Choose the artifact that matches your Spark and Scala version:
| Spark Version | Scala Version | Artifact |
|---|---|---|
| 3.4.x | 2.12 | org.opensearch.client:opensearch-spark-30_2.12:2.0.0 |
| 3.4.x | 2.13 | org.opensearch.client:opensearch-spark-30_2.13:2.0.0 |
| 3.5.x | 2.12 | org.opensearch.client:opensearch-spark-35_2.12:2.0.0 |
| 3.5.x | 2.13 | org.opensearch.client:opensearch-spark-35_2.13:2.0.0 |
| 4.x | 2.13 | org.opensearch.client:opensearch-spark-40_2.13:2.0.0 |
For Map/Reduce and Hive, see org.opensearch.client:opensearch-hadoop-mr and org.opensearch.client:opensearch-hadoop-hive on Maven Central.
- OpenSearch 1.x or later (including Amazon OpenSearch Service and Serverless)
- Java 11 or later at runtime
- Java 21 to build from source
- For SigV4 IAM authentication, additional AWS SDK dependencies are required. See the User Guide.
See COMPATIBILITY.md.
OpenSearch Hadoop uses Gradle for its build system. JDK 21 is required.

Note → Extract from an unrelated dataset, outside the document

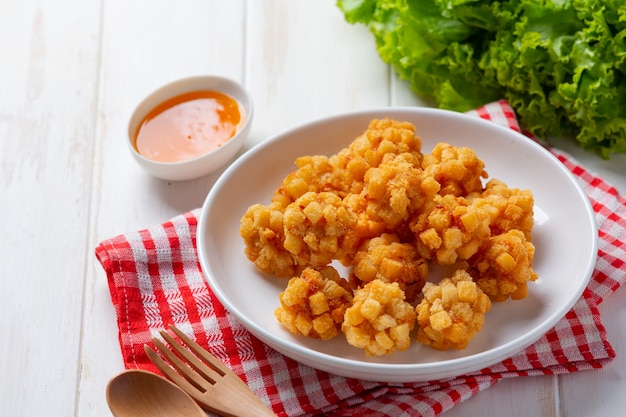 Palline di gamberetti ricoperte di fritto impanato sulla superficie in legno bianco.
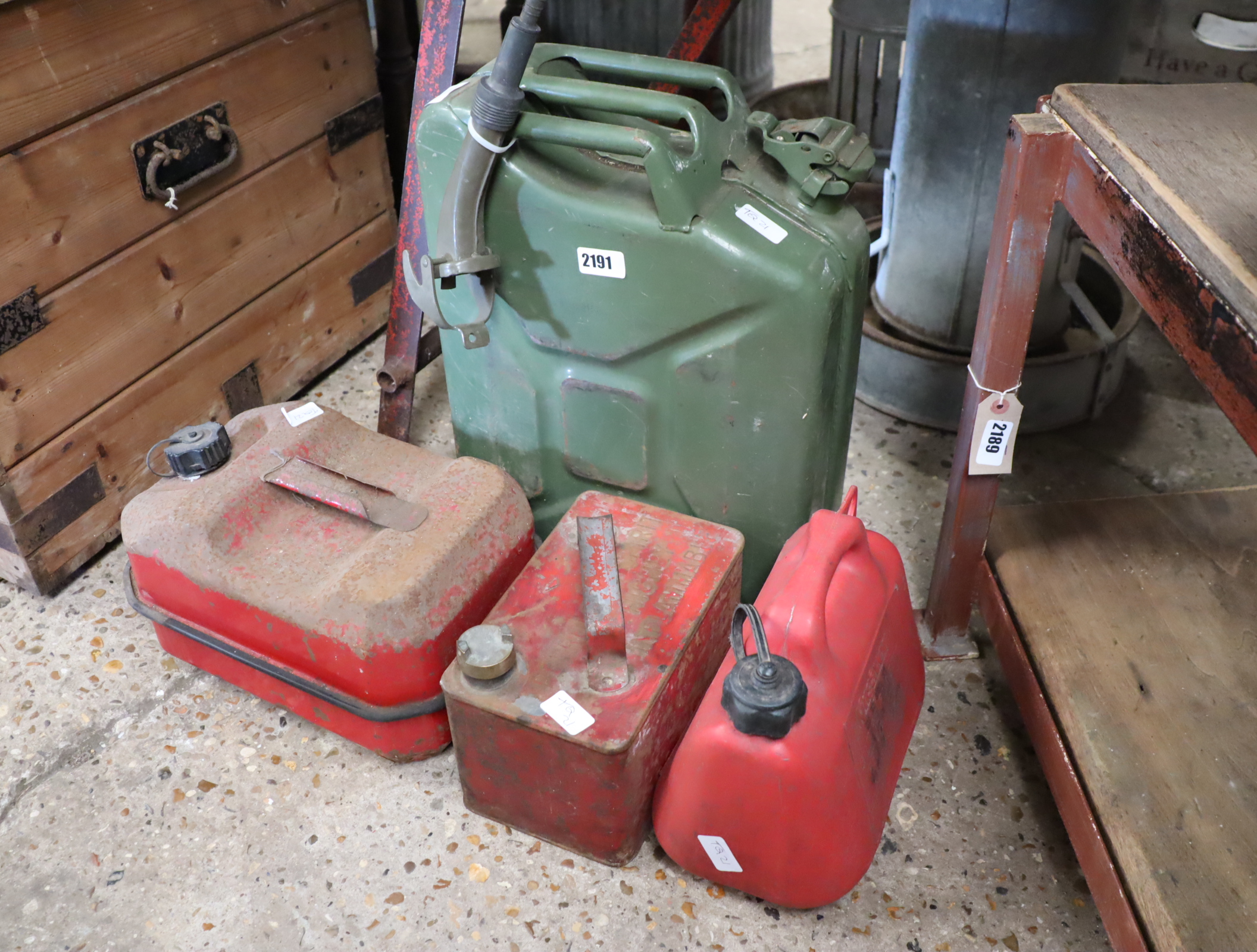 20L green metal jerry can with small red petroleum spirit can and 2 further petrol cans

./gradlew build # build and run unit tests
./gradlew integrationTests # run integration tests
./gradlew distZip # create distributable zip- User Guide — usage examples for Spark, Hive, and Map/Reduce
- Compatibility — supported versions of OpenSearch, Spark, and Scala
- Contributing
- Changelog
This project is licensed under the Apache License, Version 2.0.